**Exercise:**
Could you revise the crankbait forum thread from "## ss minnow" up to and including "old is new." and write it out with "bucks" changed to "dollars"?

**Source passage:**
# Mister Twister Crankbait



## Bob Why (Jul 16, 2004)

Does anyone know anything about a Mister Twister Sportfisher crankbait? 
Looks similar to a shad rap. I have one in a Perch pattern. They must have brought them out in the 60's or 70's. I was in Germany from 64 to 66 and Vietnam 67/68 and back in Germany 77 to 80. So I think they must have made them during that time. I think I picked it up in a garage sale. Still looks new. Is it worth anything?


----------



## DaleM (Apr 5, 2004)

Contact Luredaddy on here. He collects lures and will be able to help you out.


----------



## sowbelly101 (Apr 5, 2004)

I was going through a tackle box that my wife has and there is a kit of those cranks in there. I completely forgot about them til you mentioned them. Ill have to take a closer look at them and see whats all in the kit, I think there was 4 or 5 of them. I agree, They do look like a shad rap.

sowbelly


----------



## Tredder (Nov 8, 2004)

Bob,
A three-pack of those baits just sold for about $7.00 on ebay (including shipping). If nothing else, you may be sitting on some lunch money....


----------



## Bob Why (Jul 16, 2004)

Thank's Tredder.


----------



## ss minnow (Aug 11, 2005)

7 bucks on e-bay?...forget it. GO catch fish with em'. They will be a new vision to every fish in the water. I catch fish on old stuff all the time. The colors are different. The action is different. Unless you wave it in front of a 30 year old fish.........whats old is new.


----------



## Tredder (Nov 8, 2004)

**Data:**
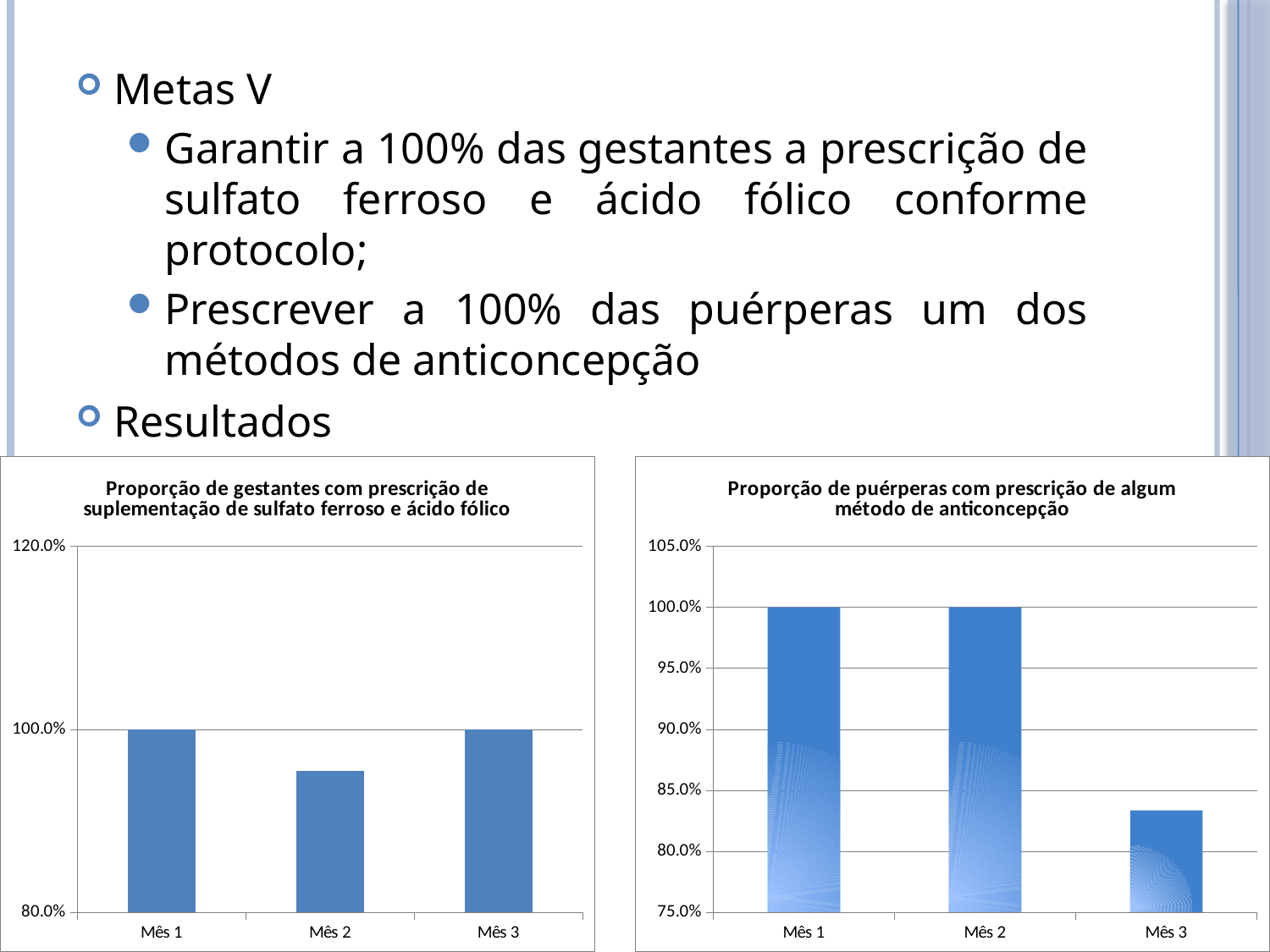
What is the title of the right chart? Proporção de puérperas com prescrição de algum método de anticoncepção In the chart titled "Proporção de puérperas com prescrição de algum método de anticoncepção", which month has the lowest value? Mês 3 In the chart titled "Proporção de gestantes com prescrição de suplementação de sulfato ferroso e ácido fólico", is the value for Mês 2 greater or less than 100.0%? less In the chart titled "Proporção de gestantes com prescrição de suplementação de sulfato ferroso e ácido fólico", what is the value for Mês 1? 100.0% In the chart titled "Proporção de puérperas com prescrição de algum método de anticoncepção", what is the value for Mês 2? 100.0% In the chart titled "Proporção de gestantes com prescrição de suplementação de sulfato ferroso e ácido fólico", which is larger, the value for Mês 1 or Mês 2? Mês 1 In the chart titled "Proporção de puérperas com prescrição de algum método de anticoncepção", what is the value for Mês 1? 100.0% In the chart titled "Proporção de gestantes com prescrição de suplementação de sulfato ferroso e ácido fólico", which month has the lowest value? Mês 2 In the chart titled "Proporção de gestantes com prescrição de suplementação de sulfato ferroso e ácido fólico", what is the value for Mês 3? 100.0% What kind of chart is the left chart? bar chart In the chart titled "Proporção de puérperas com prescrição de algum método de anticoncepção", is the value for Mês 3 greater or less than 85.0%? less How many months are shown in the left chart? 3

**Solution for this task:**
## ss minnow (Aug 11, 2005)

7 dollars on e-bay?...forget it. GO catch fish with em'. They will be a new vision to every fish in the water. I catch fish on old stuff all the time. The colors are different. The action is different. Unless you wave it in front of a 30 year old fish.........whats old is new.